Extract to read
···

By Allergen Bureau

Food allergy treatment can bring years of relief

Several studies into the use of oral immunotherapy for the treatment of food allergies have shown promising short-term results. However, most have not provided meaningful protocols for maintenance doses, nor have they been followed up over long periods of time to determine whether the effects are long lasting.

A series of Phase 1 and Phase 2 clinical trials at the Sean N. Parker Center for Allergy and Asthma Research at Stanford has shown treatment via oral immunotherapy combined with an allergy-reducing drug, Omalizumab can bring sustained resistance to multiple food allergens to those who were previously sensitised.

···

Extracted entries
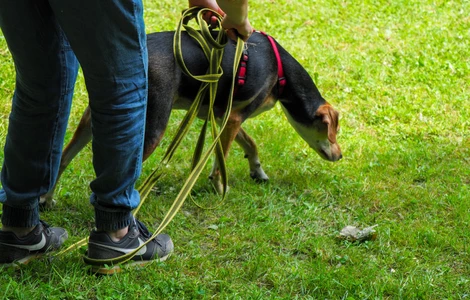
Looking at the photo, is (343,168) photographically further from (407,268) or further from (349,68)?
(349,68)

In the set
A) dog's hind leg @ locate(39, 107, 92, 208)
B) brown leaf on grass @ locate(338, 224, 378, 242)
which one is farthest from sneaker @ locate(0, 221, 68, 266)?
brown leaf on grass @ locate(338, 224, 378, 242)

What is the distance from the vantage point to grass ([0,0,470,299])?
3697 mm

···

Task item A
In the food allergy treatment article, which allergy-reducing drug was combined with oral immunotherapy in the Stanford trials?
Task item B
Carry the article on food allergy treatment forward from its final sentence.

Answer space A
Omalizumab

Answer space B
Following initial trials that were published in 2014, participants were eating two grams per day of their food allergens (in the case of peanut allergy, this equates to eating about eight peanuts each day). Previous work had shown that if participants completely stopped eating the foods they had become desensitized to after finishing their course of oral immunotherapy, they were likely to return to an allergic state. Therefore, participants were encouraged to keep to a maintenance dose which could be two grams per day or a lower dose of 300 mg per day of each of their allergens. Some also switched to eating the food every other day instead of daily.

Participants were tested every six to 12 months for up to six years and all were able to maintain their tolerance to their allergens, regardless of whether they were ingesting the lower or higher allergen doses. None of the patients experienced severe allergic reactions, although some mild and moderate reactions were reported, and patients were advised to always carry an Epipen as a precaution.

Further work is now being undertaken to elucidate how the treatment induces and maintains tolerance and this knowledge is likely to bring refinements to the treatment.


Andorf et al. 2017 Allergy, Asthma & Clinical Immunology. Vol 13(52) doi: 10.1186/s13223-017-0224-7 Open Access paper available.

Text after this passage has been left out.